Per capire meglio occorre rammentare due date: 9 novembre 1989, 15 aprile 1994. In questi due giorni è cambiata la struttura e la velocità del mondo. La prima data è nota, il big-bang della storia contemporanea: il crollo del muro di Berlino. La seconda, meno nota, è la stipula a Marrakech, in Marocco, dell’Accordo WTO (World Trade Organization) sul libero commercio mondiale. Da quel giorno il mondo non sarebbe più stato lo stesso. Se la cultura araba avrebbe poi reagito in maniera rabbiosa scagliandosi contro l’Occidente a suon di bombe e attentanti, quella asiatica ha reagito in positivo. Il punctum dolens di tutto: la stipula del negoziato UE-Cina sul WTO del 19 maggio 2000.
Nel giro di poco tempo le barriere delle frontiere interne sono cadute per fare strada al mercato unico globale. Un mercato in cui da una parte vigono tutele, vincoli e previdenza e dall’altra un popolo governato da una dittatura comunista/turbo capitalista che lavora notte e giorno per corrispettivi incommentabili, senza tutele, producendo a costi irrisori prodotti destinati a competere in una lotta vinta in partenza, in un mercato dove il prezzo di vendita infinitamente inferiore contribuisce alla desertificazione della concorrenza occidentale. Ma il popolo cinese non si è limitato alla manifattura a basso costo. Ha sviluppato tecnologia, credito, finanza e produzione militare. Dopo l’11 settembre2001 (altra data clou) soltanto l’Europa ha tardato a rimettersi in carreggiata, segnando tempi e zone di crisi semi perpetua. Segno indubbio che nelle sue metodiche e nei principi motori economici e politici c’è molto da rivedere.

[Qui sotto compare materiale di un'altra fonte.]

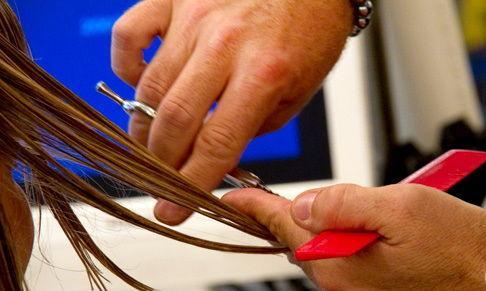 Flash Peluqueros, peluquería unisex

Prima evidenza della globalizzazione che ha invaso il vecchio continente, impreparato a subirla. L’allargamento del WTO, che avrebbe dovuto essere nei progetti un modo di impossessarsi di enormi mercati, si stava rivelando portatore del fenomeno inverso. Come i pifferi di montagna: andati per suonare e furono suonati. A fronte fi un bipolarismo consolidato USA-Cina, dove anche gli Usa hanno dovuto fare i conti con la Cina galoppante, l’economia americana ha retto il colpo e ha contrattaccato.
L’Europa, che non è protagonista, com’era nei sogni dei fautori della moneta unica, ma terzo commensale, zoppica non poco. C’è l’obbligo di rivedere le proprie priorità di politica economica. Dovrebbe tornare a prevalere l’economia reale su quella speculativa e finanziaria nei paesi a prevalenza manifatturiera si dovrebbe imporre una politica anche differenziata di tutela della piccola e media impresa, la protezione del risparmio per il suo impiego in investimenti produttivi, valorizzando i sistemi omogenei di comunità locali anziché un globalismo economicamente e culturalmente dannoso nella sua lettura finanziarista.
La Cina in questo senso può rappresentare un’opportunità, per la valorizzazione del consumo di qualità, seppur in gravissimo ritardo. Oppure essere il de profundis dell’Occidente se esclusivamente fornitrice di prodotti a basso costo e capitali d’avventura. Tocca a noi decidere quale strada prendere.